To conclude, Web 3.0 helps to achieve a more connected open and intelligent web
applications using the concepts of natural language processing machine learning,
machine reasoning and autonomous agents.
8.8 Summary
In this chapter, we have learned about the latest and emerging technologies. Cloud computing
is a type of computing that relies on sharing computing resources rather than having local
servers or personal devices to handle applications. In cloud computing, the word cloud (also
phrased as "the cloud") is used as a metaphor for the Internet so the phrase cloud computing
means "a type of Internet-based computing," where different services -- such as servers,
storage and applications -- are delivered to an organization's computers and devices through
the Internet.
Cloud computing has started to obtain mass appeal in corporate data centers as it enables the
data centre to operate like the Internet through the process of enabling computing resources
to be accessed and shared as virtual resources in a secure and scalable manner. For a small
and medium sized business (SMB), the benefits of cloud computing is currently driving
adaption. In the SMB sector, there is often a lack of time and financial resources to purchase,
deploy and maintain an infrastructure such as the software, server and storages. In cloud
computing, small businesses can access these resources and expand or shrink services as
business needs change. The common pay-as-you-go subscription model is designed to let
SMBs easily add or remove services and you typically will only pay for what you do use.

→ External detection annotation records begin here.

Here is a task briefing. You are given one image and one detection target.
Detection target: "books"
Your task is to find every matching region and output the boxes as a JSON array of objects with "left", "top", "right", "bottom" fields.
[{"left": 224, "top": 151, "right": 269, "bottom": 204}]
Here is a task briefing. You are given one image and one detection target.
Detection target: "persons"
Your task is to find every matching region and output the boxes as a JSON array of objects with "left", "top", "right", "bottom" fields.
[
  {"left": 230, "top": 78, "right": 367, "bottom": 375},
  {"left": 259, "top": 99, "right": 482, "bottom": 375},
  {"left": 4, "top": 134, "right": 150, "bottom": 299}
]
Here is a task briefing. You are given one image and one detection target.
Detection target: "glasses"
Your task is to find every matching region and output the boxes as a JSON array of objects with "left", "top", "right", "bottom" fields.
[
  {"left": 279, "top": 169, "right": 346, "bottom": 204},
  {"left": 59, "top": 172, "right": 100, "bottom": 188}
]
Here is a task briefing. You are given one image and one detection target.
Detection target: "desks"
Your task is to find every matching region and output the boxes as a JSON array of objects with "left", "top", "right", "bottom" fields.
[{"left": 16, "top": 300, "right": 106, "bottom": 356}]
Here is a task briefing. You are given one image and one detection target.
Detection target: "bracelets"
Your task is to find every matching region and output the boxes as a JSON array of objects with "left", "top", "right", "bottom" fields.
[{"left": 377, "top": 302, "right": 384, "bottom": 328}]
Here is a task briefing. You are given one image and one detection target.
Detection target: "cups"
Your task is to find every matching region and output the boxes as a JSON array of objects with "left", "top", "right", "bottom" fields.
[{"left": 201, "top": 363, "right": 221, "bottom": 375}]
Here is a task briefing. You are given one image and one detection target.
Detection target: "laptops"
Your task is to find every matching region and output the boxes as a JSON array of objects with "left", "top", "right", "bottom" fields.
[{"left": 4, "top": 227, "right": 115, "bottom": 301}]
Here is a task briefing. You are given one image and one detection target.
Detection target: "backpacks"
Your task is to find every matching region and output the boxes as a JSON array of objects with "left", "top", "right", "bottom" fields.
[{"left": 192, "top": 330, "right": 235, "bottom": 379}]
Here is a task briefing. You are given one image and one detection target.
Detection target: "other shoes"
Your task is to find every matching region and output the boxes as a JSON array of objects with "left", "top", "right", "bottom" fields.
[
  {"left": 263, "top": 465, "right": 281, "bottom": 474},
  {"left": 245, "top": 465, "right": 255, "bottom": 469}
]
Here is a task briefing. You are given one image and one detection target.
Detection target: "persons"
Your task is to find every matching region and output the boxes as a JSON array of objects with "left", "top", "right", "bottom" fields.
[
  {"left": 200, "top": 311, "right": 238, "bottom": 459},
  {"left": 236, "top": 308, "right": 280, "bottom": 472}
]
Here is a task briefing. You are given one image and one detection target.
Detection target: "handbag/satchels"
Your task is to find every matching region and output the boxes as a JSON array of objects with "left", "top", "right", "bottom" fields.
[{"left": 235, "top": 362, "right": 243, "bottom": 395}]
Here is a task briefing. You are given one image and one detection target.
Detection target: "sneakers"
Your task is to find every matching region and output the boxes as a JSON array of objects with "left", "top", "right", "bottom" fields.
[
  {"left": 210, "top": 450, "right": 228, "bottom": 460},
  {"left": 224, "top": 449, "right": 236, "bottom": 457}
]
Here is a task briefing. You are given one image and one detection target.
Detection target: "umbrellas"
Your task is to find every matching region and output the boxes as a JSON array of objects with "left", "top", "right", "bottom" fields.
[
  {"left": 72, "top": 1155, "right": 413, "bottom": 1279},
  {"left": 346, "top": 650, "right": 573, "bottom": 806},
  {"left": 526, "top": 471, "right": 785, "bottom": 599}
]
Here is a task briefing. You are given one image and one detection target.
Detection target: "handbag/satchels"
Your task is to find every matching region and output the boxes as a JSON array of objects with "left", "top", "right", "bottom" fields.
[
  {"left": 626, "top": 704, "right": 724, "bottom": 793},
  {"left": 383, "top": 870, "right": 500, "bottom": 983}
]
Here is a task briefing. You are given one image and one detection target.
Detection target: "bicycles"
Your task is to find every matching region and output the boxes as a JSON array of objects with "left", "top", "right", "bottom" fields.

Mobile computing is an emerging field of teaching and research. The goal of mobile computing
is to work towards true computing freedom (free from the tyranny of location), whereby users
can connect to the network from anywhere, anytime and operate as if they were sitting in the
"home" office.
Green computing, green IT or ICT sustainability, refers to environmentally sustainable
computing. It is largely taken as the study and practice of designing, manufacturing, using,
and disposing of computers, servers, and associated subsystems peripheral devices efficiently
and effectively with highly mitigated negative impact on the environment. The goals of green
computing are similar to green chemistry; reduce the use of hazardous materials, maximize
energy efficiency during the product's lifetime, and promote the recyclability or biodegradability
of defunct products and factory waste. Many corporate IT departments have Green Computing
initiatives to reduce the environmental impacts of their IT operations and things are evolving
slowly but not as a revolutionary phenomenon.